June 18, 2012 - FSE, FSI Stanford News
Stanford Firestone Medal awarded for aquaculture thesis
Ross Feehan has written a very interdisciplinary thesis, spanning the fields of aquaculture production, climate, risk analysis, and ethics. As an Earth Systems major with a strong concentration in religious studies, Ross worked hard to bridge his interests in a piece of work that is relevant to smallholder producers and policymakers in China and in other producing countries. Ross’ thesis is well-written, well-documented, and firmly grounded in several core disciplines of Earth Systems.

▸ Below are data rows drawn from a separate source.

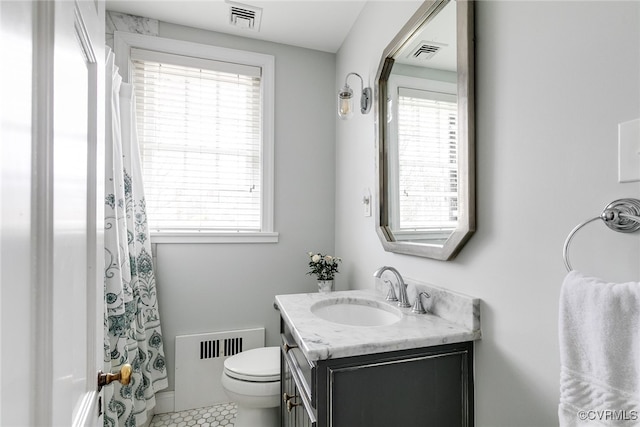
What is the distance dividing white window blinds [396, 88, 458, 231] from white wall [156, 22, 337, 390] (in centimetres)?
92

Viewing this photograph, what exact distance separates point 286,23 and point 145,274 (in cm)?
176

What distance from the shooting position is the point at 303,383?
104 cm

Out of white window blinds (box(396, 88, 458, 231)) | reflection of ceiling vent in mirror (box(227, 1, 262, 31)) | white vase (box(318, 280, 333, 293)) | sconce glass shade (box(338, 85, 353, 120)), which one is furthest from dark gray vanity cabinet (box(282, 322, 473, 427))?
reflection of ceiling vent in mirror (box(227, 1, 262, 31))

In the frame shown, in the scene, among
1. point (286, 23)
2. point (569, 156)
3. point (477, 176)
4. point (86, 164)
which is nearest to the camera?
point (86, 164)

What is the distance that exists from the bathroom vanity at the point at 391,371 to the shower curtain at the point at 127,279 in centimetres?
88

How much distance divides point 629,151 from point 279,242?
1841mm

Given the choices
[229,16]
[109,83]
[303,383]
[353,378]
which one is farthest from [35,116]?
[229,16]

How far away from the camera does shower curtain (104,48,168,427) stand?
4.63 ft

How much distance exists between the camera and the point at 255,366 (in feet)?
5.35

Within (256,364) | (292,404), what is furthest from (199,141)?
(292,404)

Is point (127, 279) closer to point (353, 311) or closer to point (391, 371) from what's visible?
point (353, 311)

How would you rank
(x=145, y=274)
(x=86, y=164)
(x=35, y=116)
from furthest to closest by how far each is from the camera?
(x=145, y=274) < (x=86, y=164) < (x=35, y=116)

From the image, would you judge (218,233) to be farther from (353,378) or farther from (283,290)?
(353,378)

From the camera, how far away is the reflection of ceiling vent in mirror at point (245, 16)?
183cm
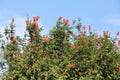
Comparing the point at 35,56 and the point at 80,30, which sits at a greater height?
the point at 80,30

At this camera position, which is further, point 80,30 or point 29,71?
point 80,30

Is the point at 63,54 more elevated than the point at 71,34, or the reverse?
the point at 71,34

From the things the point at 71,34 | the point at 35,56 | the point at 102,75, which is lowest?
the point at 102,75

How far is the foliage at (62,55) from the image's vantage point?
1132 cm

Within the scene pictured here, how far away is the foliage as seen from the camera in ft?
37.1

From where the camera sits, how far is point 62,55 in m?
11.9

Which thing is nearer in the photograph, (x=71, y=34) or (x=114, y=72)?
(x=114, y=72)

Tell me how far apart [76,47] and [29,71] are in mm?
1978

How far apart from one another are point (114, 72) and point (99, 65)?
62 cm

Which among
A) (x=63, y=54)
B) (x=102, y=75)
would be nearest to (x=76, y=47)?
(x=63, y=54)

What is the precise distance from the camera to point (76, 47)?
11.6 metres

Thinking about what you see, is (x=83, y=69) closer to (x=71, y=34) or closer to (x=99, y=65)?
(x=99, y=65)

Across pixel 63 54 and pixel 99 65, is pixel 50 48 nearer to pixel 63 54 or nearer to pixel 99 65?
pixel 63 54

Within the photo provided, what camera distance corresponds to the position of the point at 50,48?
39.6ft
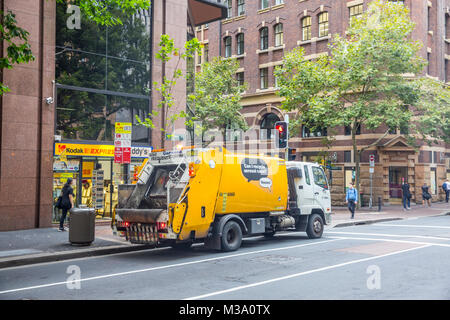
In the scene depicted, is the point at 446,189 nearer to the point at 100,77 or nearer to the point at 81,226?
the point at 100,77

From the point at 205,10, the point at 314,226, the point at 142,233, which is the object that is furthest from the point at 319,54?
the point at 142,233

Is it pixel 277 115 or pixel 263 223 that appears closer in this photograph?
pixel 263 223

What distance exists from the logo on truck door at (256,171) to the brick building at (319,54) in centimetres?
2006

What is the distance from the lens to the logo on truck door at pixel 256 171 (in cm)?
1271

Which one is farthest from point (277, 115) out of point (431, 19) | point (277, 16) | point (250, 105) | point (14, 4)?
point (14, 4)

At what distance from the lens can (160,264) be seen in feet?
34.3

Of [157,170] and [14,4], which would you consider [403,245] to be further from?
[14,4]

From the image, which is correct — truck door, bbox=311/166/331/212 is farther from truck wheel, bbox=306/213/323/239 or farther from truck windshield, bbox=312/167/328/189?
truck wheel, bbox=306/213/323/239

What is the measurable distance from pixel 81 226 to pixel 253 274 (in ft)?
18.7

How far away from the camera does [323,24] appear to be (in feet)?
115

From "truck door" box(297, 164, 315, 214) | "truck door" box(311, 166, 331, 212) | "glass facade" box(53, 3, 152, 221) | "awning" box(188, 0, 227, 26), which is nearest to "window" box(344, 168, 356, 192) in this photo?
"awning" box(188, 0, 227, 26)

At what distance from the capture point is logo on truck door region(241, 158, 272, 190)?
1271 cm

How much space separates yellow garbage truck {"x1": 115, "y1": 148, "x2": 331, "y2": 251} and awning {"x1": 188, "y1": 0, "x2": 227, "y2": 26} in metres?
11.3

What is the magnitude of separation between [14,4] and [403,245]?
14.8m
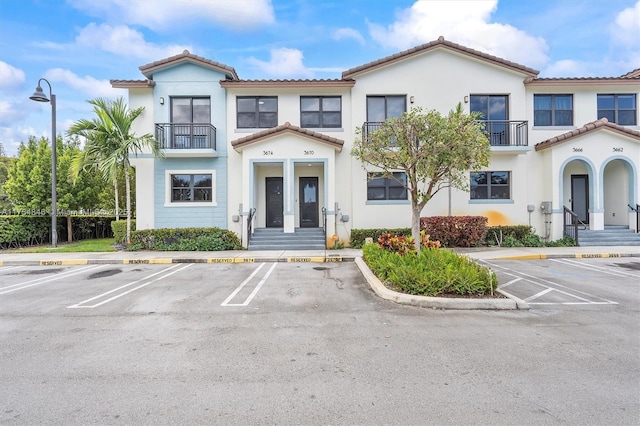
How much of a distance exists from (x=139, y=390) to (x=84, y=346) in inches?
68.5

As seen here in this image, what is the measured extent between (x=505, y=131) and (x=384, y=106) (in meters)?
5.66

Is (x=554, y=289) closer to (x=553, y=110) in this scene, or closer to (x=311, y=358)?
(x=311, y=358)

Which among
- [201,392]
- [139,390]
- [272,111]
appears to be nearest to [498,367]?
[201,392]

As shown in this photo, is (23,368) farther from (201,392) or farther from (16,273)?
(16,273)

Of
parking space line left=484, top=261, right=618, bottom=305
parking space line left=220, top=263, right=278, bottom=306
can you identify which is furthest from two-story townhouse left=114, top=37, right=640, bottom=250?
parking space line left=484, top=261, right=618, bottom=305

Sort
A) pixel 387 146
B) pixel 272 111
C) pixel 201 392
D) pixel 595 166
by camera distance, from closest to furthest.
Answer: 1. pixel 201 392
2. pixel 387 146
3. pixel 595 166
4. pixel 272 111

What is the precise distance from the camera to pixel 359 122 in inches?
587

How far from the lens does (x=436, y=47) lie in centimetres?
1497

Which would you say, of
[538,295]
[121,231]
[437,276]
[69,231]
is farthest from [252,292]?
[69,231]

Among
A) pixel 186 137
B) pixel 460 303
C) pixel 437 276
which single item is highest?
pixel 186 137

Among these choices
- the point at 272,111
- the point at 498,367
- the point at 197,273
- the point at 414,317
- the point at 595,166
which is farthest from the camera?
the point at 272,111

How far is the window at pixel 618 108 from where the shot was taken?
1534 cm

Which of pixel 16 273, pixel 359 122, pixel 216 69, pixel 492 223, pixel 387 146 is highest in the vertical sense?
pixel 216 69

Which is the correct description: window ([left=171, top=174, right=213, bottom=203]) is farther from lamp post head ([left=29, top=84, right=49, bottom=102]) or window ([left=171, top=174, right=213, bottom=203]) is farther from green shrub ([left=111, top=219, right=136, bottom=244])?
lamp post head ([left=29, top=84, right=49, bottom=102])
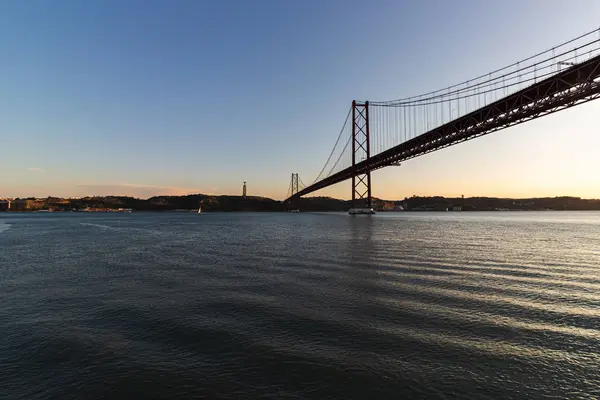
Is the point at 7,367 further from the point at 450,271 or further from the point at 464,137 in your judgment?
the point at 464,137

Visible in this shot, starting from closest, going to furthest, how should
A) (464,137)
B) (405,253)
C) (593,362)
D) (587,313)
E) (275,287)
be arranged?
1. (593,362)
2. (587,313)
3. (275,287)
4. (405,253)
5. (464,137)

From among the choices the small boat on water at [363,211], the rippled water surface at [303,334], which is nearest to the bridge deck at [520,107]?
the rippled water surface at [303,334]

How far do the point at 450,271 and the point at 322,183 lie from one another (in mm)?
72280

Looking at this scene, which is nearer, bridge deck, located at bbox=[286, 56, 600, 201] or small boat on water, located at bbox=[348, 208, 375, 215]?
bridge deck, located at bbox=[286, 56, 600, 201]

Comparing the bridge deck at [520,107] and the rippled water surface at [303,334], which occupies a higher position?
the bridge deck at [520,107]

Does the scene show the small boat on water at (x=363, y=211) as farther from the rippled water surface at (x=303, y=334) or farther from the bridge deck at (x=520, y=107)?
the rippled water surface at (x=303, y=334)

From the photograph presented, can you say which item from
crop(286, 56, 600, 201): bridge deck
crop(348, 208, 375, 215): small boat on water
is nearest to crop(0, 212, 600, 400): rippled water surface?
crop(286, 56, 600, 201): bridge deck

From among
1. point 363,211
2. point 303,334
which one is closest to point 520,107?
point 303,334

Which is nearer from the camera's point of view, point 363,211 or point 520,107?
point 520,107

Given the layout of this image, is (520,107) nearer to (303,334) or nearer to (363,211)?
(303,334)

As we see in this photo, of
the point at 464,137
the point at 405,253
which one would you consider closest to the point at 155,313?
the point at 405,253

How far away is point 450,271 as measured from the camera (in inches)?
493

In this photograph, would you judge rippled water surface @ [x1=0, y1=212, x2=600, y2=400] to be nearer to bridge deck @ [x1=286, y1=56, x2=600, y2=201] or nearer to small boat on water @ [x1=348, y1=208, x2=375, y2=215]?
bridge deck @ [x1=286, y1=56, x2=600, y2=201]

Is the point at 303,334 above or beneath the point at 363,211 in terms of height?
beneath
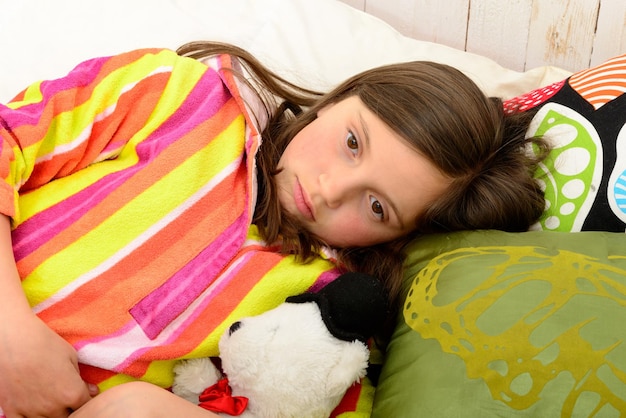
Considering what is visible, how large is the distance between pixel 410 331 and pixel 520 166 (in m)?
0.36

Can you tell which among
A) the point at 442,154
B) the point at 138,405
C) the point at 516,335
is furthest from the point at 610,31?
the point at 138,405

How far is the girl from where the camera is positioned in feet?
2.70

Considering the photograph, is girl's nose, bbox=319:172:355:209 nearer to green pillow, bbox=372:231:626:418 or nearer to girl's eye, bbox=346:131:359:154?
girl's eye, bbox=346:131:359:154

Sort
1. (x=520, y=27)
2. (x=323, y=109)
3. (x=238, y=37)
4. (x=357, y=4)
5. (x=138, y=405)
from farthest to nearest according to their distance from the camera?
(x=357, y=4) → (x=520, y=27) → (x=238, y=37) → (x=323, y=109) → (x=138, y=405)

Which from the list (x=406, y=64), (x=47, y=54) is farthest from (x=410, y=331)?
(x=47, y=54)

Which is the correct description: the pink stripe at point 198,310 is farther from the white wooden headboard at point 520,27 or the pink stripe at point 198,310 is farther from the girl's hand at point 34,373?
the white wooden headboard at point 520,27

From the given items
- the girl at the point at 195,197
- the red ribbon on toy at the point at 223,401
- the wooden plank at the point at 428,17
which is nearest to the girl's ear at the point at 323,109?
the girl at the point at 195,197

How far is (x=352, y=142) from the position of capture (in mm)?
979

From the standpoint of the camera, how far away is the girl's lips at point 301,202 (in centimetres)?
98

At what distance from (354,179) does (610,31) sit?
0.77m

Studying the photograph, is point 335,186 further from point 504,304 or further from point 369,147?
point 504,304

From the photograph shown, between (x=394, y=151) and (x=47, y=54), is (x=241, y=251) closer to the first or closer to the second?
(x=394, y=151)

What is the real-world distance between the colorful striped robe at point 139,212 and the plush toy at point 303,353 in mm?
85

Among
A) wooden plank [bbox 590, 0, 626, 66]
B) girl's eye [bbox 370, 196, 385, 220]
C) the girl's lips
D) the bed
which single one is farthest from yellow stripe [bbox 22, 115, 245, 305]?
wooden plank [bbox 590, 0, 626, 66]
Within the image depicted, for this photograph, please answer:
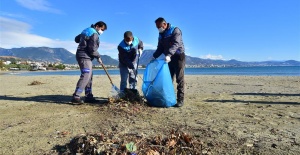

Ross analyzed the role of index insurance for extreme weather impacts on aquaculture production in great detail. He used the science to develop a statistical method for evaluating risk and insurance market behavior. He also devoted much effort to designing an ethical approach that incorporated values that he could understand and assess in the context of insurance schemes. His attempt to integrate two major fields of interest from his undergraduate and co-term training at Stanford is laudable. Feehan was advised by FSE director Rosamond Naylor.
China’s aquaculture industry, which is the largest in the world, is predominantly uninsured. Aquaculture insurance in China remains to be nascent despite previous and ongoing efforts to insure farmers against diseases, natural hazards, and other threats. This study assesses the opportunity for insurance development in China and suggests an aquaculture insurance solution for Hainan Province using quantitative and qualitative analyses. An index insurance program in Hainan Province could utilize typhoon and rainfall measures as proxies for the damages that aquaculture farmers experience. This program could insure farmers across Hainan, though calculations of risk reveal that some of Hainan’s administrative regions are more perilous than others. Risk in Hainan will increase as climate change intensifies. Now, and in the future, aquaculture insurance should assume a greater role in Hainan’s management of natural hazard risk only if insurance and its provisioning abide by both practical and ethical criteria that, inter alia, uphold the value of all creation.